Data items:
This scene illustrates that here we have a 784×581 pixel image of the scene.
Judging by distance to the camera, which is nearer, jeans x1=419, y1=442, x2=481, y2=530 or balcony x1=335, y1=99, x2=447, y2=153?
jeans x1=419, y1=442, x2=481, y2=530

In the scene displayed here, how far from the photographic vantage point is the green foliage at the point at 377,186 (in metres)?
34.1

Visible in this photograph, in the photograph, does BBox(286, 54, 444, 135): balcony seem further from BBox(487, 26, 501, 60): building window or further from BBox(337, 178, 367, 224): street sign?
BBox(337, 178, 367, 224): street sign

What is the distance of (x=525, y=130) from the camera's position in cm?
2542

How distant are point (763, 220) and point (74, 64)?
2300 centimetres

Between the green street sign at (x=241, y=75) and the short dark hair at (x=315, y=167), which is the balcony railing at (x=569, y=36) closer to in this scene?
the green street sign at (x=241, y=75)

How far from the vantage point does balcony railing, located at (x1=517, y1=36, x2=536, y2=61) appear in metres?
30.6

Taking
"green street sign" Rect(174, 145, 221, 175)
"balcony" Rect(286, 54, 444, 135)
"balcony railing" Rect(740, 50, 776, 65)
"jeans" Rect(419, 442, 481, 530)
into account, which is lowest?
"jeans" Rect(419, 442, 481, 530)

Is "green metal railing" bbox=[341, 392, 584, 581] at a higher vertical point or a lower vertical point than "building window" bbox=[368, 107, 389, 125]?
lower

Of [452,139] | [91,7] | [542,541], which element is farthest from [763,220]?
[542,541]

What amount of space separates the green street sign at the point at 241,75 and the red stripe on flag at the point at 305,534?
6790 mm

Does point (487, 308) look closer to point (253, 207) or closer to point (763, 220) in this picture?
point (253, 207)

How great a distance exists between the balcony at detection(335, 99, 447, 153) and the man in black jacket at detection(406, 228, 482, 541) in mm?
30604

• Instructions for the task
Could you print every one of the lines above word for word, with no changes?

• Result of this exercise
This scene illustrates that here we have a 784×581 pixel image of the scene.
Judging by distance to the camera, which is nearer, jeans x1=419, y1=442, x2=481, y2=530 or balcony x1=335, y1=99, x2=447, y2=153?
jeans x1=419, y1=442, x2=481, y2=530

In the scene displayed here, how far from the photographic vantage point is the green foliage at the point at 377,186 (in metres)?
34.1

Visible in this photograph, in the photograph, does BBox(286, 54, 444, 135): balcony seem further from BBox(487, 26, 501, 60): building window or further from BBox(337, 178, 367, 224): street sign?
BBox(337, 178, 367, 224): street sign

What is the distance of (x=525, y=130) from the camera's position in cm?
2542

How distant are point (763, 220) and point (74, 64)?
2300 centimetres

Between the green street sign at (x=241, y=75) and the short dark hair at (x=315, y=167), which is the balcony railing at (x=569, y=36) closer to in this scene?
the green street sign at (x=241, y=75)

How far from the vantage point does balcony railing, located at (x1=517, y1=36, x2=536, y2=61) appear in metres?
30.6

Taking
"green street sign" Rect(174, 145, 221, 175)
"balcony" Rect(286, 54, 444, 135)
"balcony railing" Rect(740, 50, 776, 65)
"jeans" Rect(419, 442, 481, 530)
into account, which is lowest?
"jeans" Rect(419, 442, 481, 530)

Is "green metal railing" bbox=[341, 392, 584, 581] at a higher vertical point or a lower vertical point than "building window" bbox=[368, 107, 389, 125]?
lower

Of [452,139] | [91,7] | [542,541], which element is farthest from [763,220]?
[542,541]

What amount of space separates the green street sign at the point at 241,75 and the red stripe on flag at the point at 305,534?
6790 mm

Does point (487, 308) look closer to point (253, 207) or closer to point (763, 220) in this picture?
point (253, 207)

How great a distance exists between the balcony at detection(335, 99, 447, 153) and the man in black jacket at detection(406, 228, 482, 541) in mm?
30604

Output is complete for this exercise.